* [PASSAGE SHOWN]:
--

255.Verify Preorder Sequence in Binary Search Tree

Kinda simulate the traversal, keeping a stack of nodes (just their values) of which we’re still in the left subtree. If the next number is smaller than the last stack value, then we’re still in the left subtree of all stack nodes, so just push the new one onto the stack. But before that, pop all smaller ancestor values, as we must now be in their right subtrees (or even further, in the right subtree of an ancestor). Also, use the popped values as a lower bound, since being in their right subtree means we must never come across a smaller number anymore.

https://leetcode.com/problems/verify-preorder-sequence-in-binary-search-tree/discuss/68142/

https://segmentfault.com/a/1190000003874375

class Solution {
    public boolean verifyPreorder(int[] preorder) {
        Deque<Integer> path = new ArrayDeque<>();
        Integer low = Integer.MIN_VALUE;
        for(int i : preorder){
            if(i < low)
                return false;
            while(!path.isEmpty() && i > path.peek()){
                low = path.pop();
            }
            path.push(i);
        }
        return true;
    }
}

O1 space - Using Original array as stack

https://segmentfault.com/a/1190000003874375

public class Solution {
    public boolean verifyPreorder(int[] preorder) {
        // 用i标记栈顶
        int i = -1, min = Integer.MIN_VALUE;
        for(int num : preorder){
            if(num < min) return false;
            // 同样的解法，但是复用了数组作为栈，每pop一次相当于i--
            while(i >= 0 && num > preorder[i]){
                min = preorder[i--];
            }
            // push相当于i++
            preorder[++i] = num;
        }
        return true;
    }
}

--

* [GIVEN INFORMATION]:
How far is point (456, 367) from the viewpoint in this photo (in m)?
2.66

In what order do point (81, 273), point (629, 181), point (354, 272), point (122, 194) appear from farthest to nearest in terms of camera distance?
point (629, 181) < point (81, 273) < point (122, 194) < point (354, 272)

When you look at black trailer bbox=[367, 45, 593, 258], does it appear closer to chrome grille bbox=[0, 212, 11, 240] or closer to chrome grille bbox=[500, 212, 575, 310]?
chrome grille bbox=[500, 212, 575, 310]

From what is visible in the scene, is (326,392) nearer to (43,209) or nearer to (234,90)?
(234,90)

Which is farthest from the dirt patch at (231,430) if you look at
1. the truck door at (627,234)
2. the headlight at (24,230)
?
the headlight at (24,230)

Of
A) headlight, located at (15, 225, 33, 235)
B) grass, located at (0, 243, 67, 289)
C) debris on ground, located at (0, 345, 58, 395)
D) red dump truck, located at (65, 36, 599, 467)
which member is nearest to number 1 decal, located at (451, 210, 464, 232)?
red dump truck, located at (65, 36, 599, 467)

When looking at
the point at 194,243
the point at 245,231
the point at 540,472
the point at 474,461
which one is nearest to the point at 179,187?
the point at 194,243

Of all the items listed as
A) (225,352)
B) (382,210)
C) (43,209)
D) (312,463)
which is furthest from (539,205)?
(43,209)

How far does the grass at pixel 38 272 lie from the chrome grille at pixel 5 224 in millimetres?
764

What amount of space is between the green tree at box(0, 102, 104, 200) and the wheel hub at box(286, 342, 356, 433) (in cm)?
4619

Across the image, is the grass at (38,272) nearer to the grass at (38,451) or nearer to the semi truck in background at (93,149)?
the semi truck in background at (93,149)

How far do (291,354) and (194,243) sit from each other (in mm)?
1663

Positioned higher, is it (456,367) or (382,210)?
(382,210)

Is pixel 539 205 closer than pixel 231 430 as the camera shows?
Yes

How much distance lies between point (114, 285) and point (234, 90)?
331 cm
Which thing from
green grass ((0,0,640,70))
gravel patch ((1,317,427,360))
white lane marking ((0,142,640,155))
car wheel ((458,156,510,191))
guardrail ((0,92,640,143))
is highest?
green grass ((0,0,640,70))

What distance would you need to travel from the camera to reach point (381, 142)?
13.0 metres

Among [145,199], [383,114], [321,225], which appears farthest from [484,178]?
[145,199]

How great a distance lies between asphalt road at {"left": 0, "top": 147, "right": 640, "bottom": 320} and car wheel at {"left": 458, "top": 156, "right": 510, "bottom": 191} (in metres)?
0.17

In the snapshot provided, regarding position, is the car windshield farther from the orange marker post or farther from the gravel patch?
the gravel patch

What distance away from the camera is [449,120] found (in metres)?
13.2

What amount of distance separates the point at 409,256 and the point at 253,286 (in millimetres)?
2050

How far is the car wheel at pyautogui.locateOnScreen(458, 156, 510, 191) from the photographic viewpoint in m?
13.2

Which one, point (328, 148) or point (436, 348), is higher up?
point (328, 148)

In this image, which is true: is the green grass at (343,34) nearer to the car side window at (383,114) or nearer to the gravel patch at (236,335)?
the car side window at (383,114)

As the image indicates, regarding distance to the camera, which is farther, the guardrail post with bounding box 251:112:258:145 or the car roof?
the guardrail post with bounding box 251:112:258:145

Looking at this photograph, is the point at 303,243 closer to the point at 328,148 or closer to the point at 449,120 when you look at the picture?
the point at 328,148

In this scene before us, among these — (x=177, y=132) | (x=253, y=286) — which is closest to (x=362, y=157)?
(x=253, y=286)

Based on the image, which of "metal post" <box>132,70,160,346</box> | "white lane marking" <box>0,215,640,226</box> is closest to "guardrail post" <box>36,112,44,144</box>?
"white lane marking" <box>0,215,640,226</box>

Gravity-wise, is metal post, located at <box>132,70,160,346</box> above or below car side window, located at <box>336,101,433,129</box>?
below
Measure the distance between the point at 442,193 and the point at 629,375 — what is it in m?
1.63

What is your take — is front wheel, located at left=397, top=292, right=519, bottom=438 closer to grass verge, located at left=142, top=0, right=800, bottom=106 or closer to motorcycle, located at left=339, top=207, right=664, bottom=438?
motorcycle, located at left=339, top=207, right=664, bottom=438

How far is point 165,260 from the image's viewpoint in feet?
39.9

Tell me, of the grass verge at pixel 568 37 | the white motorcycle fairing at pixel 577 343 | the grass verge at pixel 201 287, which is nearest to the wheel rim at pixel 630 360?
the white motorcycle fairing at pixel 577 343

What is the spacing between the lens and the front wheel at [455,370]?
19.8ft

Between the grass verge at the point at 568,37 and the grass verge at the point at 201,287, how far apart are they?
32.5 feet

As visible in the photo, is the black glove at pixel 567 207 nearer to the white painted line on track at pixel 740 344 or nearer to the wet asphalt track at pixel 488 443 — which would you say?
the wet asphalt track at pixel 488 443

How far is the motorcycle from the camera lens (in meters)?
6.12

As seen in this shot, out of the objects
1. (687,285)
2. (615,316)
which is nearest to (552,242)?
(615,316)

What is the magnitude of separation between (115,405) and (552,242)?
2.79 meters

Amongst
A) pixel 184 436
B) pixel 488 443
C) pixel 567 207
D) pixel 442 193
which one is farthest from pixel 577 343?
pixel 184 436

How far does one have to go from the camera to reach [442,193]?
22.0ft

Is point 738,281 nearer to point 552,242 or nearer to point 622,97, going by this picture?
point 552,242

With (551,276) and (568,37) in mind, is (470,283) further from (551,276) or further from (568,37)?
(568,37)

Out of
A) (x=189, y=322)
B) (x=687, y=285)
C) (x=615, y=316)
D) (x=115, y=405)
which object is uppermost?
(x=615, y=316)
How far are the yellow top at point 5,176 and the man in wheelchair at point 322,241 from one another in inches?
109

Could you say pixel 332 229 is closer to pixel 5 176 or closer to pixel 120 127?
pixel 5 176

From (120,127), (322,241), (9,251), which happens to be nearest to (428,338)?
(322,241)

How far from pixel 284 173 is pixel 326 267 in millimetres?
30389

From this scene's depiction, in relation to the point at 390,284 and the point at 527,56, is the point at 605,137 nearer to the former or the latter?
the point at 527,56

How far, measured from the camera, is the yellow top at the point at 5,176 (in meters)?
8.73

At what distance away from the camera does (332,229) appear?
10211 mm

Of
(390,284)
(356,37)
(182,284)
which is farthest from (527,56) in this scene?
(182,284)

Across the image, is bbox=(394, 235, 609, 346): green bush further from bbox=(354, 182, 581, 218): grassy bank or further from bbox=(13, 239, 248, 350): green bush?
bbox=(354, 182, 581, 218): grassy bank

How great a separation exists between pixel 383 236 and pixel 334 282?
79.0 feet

--

* [TO BE DONE]:
• A. Reproduce the page on verifying a preorder sequence verbatim from "255.Verify Preorder Sequence" to "smaller number anymore.".
• B. According to the page on verifying a preorder sequence, what serves as the stack in the O(1) space version of the solution?
• C. Render this sentence from the page on verifying a preorder sequence in Spanish: "Also, use the popped values as a lower bound, since being in their right subtree means we must never come across a smaller number anymore."
The items have no connection to the page on verifying a preorder sequence.

* [ANSWERS TO THE EXERCISES]:
• A.
255.Verify Preorder Sequence in Binary Search Tree

Kinda simulate the traversal, keeping a stack of nodes (just their values) of which we’re still in the left subtree. If the next number is smaller than the last stack value, then we’re still in the left subtree of all stack nodes, so just push the new one onto the stack. But before that, pop all smaller ancestor values, as we must now be in their right subtrees (or even further, in the right subtree of an ancestor). Also, use the popped values as a lower bound, since being in their right subtree means we must never come across a smaller number anymore.

• B. The original array is reused as the stack.

• C. Además, usa los valores extraídos como cota inferior, ya que estar en su subárbol derecho significa que nunca más debemos encontrarnos con un número menor.